Most prominent in our awareness are Matthew 28:19-20 and Acts 1:8, different perspectives on the mandate Jesus gave to His disciples before He ascended to the Father, having completed His earthly ministry. These are not two different interpretations of the same statement. Jesus obviously had many more words of exhortation and instruction than are captured in the Gospels. These are two summary excerpts from that final message as the Holy Spirit inspired separate writers to capture what Jesus said.

Jesus had already told His disciples that the Holy Spirit would come to empower them once He had ascended to the Father; just as He had been alongside them, the Holy Spirit would actually be within them. In Acts 1:8 He clarifies the primary purpose for which the Holy Spirit indwells us; it is to empower us to witness of Jesus Christ. Yes, there are many aspects of the Holy Spiritʼs ministry–He convicts of sins, regenerates, guides, comforts, forms Christlike character, but it is all for the purpose of focusing on and glorifying Jesus.

Jesus explains how the Spirit will use His followers for witness to fulfill Godʼs mission: “But you will receive power when the Holy Spirit has come upon you, and you will be my witnesses in Jerusalem and in all Judea and Samaria, and to the end of the earth.” That geographic extension of a gospel witness was outlined in the Book of Acts. The witness of the apostles filled Jerusalem and spread throughout the province of Judea. It extended cross-culturally in the revival at Samaria and Peterʼs witness to Cornelius. Then Paul was called, and others joined him, to proclaim the gospel to the Gentiles, and the witness began to spread to all peoples, tribes and nations.

We have made an appropriate analogy of Acts 1:8 to understand that our own witness is to spread like it did in the early days of the church. We are to proclaim the gospel in our home town but also to reach out to the surrounding communities of our state. We are to reach the farther geographic areas and those of different races and cultures throughout our nation and engage in foreign missions around the world.
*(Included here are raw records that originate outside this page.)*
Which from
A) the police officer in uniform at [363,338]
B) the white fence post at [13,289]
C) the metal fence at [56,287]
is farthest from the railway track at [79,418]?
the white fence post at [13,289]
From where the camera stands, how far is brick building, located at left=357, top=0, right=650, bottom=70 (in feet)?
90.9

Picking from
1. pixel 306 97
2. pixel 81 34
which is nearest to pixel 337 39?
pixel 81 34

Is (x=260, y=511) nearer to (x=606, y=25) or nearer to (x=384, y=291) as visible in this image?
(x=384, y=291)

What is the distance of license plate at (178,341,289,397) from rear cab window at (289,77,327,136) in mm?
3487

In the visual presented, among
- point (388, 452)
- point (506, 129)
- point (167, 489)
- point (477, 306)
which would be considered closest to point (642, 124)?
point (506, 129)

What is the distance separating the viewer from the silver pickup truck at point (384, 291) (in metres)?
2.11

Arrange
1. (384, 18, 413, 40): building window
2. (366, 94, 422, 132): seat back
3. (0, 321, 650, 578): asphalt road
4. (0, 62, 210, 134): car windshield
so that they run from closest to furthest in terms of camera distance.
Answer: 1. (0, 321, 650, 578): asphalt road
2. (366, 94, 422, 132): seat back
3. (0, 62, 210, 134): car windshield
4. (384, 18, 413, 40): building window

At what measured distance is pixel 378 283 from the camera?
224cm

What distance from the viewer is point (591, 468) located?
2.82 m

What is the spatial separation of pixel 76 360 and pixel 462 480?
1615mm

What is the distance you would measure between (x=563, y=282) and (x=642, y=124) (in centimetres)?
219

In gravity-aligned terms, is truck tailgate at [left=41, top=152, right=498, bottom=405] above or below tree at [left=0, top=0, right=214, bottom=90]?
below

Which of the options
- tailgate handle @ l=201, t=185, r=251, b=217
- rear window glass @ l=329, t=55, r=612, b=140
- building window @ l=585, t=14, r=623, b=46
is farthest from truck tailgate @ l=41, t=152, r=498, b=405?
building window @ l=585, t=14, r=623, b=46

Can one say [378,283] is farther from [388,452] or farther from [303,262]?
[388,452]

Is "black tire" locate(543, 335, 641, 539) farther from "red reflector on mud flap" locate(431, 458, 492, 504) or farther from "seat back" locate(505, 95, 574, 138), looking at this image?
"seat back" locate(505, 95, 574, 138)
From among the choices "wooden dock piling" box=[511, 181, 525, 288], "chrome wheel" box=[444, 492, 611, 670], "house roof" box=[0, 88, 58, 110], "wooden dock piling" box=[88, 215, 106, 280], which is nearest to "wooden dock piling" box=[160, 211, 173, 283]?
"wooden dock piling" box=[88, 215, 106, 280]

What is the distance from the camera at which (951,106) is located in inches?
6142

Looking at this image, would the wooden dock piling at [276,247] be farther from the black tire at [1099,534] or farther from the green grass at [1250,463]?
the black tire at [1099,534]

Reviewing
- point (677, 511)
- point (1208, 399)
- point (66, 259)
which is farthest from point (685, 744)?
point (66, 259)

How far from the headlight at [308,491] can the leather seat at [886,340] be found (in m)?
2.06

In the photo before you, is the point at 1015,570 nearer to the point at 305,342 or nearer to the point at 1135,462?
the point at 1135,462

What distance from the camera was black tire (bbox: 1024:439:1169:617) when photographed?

There is no problem with the concept except as we see those concentric circles of witness as sequential responsibilities.

Many churches and Christians feel no responsibility to witness to the nations until they have evangelized their own community. That hasnʼt happened and is not likely to happen anytime soon as there will always be those who reject the gospel. Meanwhile, lost ethnic groups right around us are never confronted with the claims of Christ, and nations remain unreached. One pastor challenged me by contending adamantly that the Scripture tells us to witness in Jerusalem, then in Judea, then in Samaria, and then to the ends of the earth. I responded in pointing out there is no “then” in the passage. We are responsible for reaching the whole world.

Actually, one has to resort to clever hermeneutical gymnastics to even apply this verse to our sequential geographic witness. What Jesus was talking about, indeed, did happen as the witness progressed from Jerusalem to Judea and Samaria and eventually to the Gentiles. It now remains to reach the ends of the earth, and that includes us, our communities, ethnic groups where we live and throughout America. We cannot use Scripture to justify engagement in local witness exclusively; our witness is to be among all peoples everywhere!